- [Problem requirements] Every record below should be retyped exactly, and no picture should appear in the copy.

Stored dataset items:
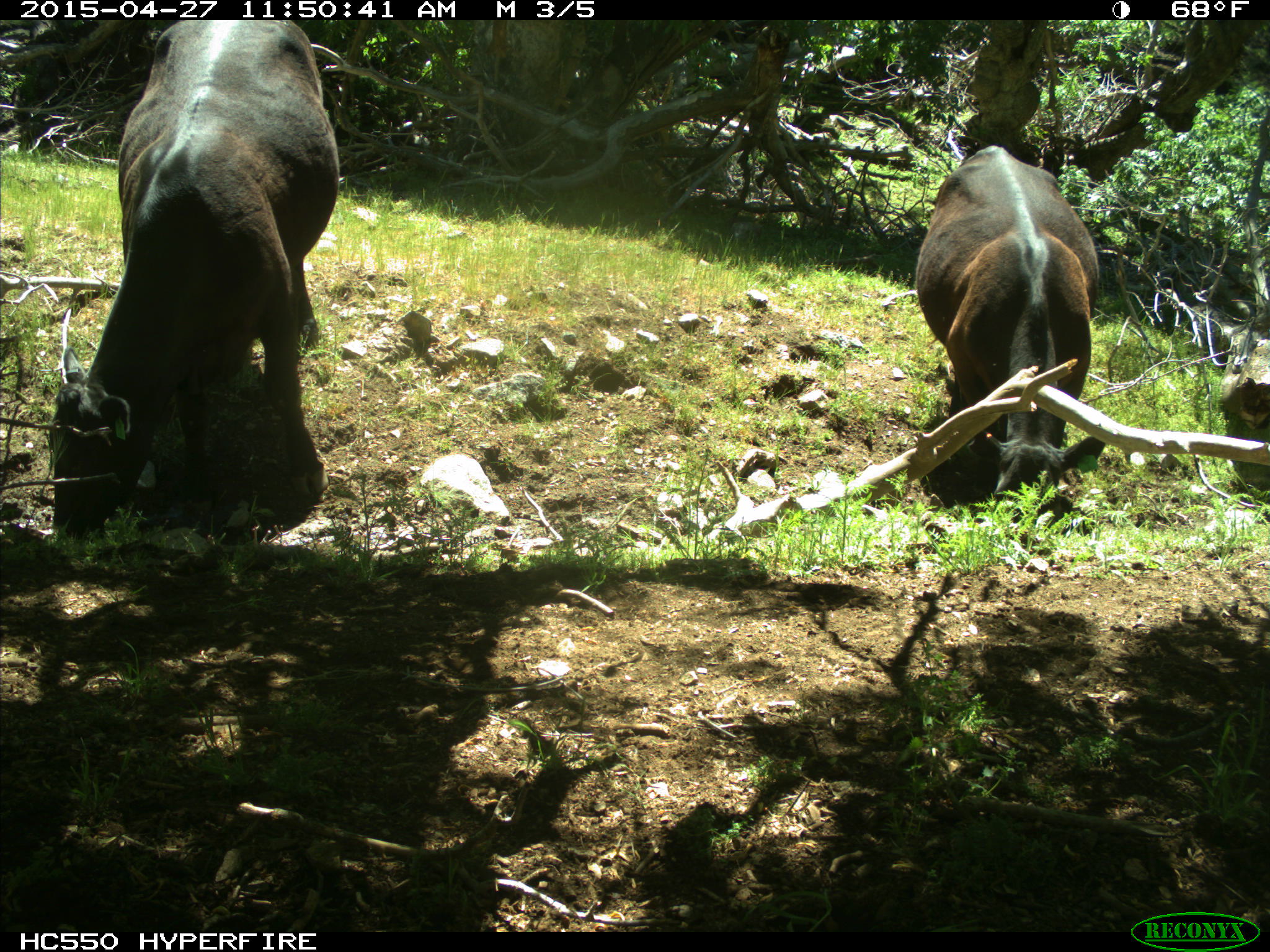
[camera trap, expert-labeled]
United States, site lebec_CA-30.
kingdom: Animalia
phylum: Chordata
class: Mammalia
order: Artiodactyla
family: Bovidae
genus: Bos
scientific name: Bos taurus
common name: domestic cow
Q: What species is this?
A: Bos taurus (domestic cow).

- [Exercise output]
[camera trap, expert-labeled]
United States, site lebec_CA-30.
kingdom: Animalia
phylum: Chordata
class: Mammalia
order: Artiodactyla
family: Bovidae
genus: Bos
scientific name: Bos taurus
common name: domestic cow
Q: What species is this?
A: Bos taurus (domestic cow).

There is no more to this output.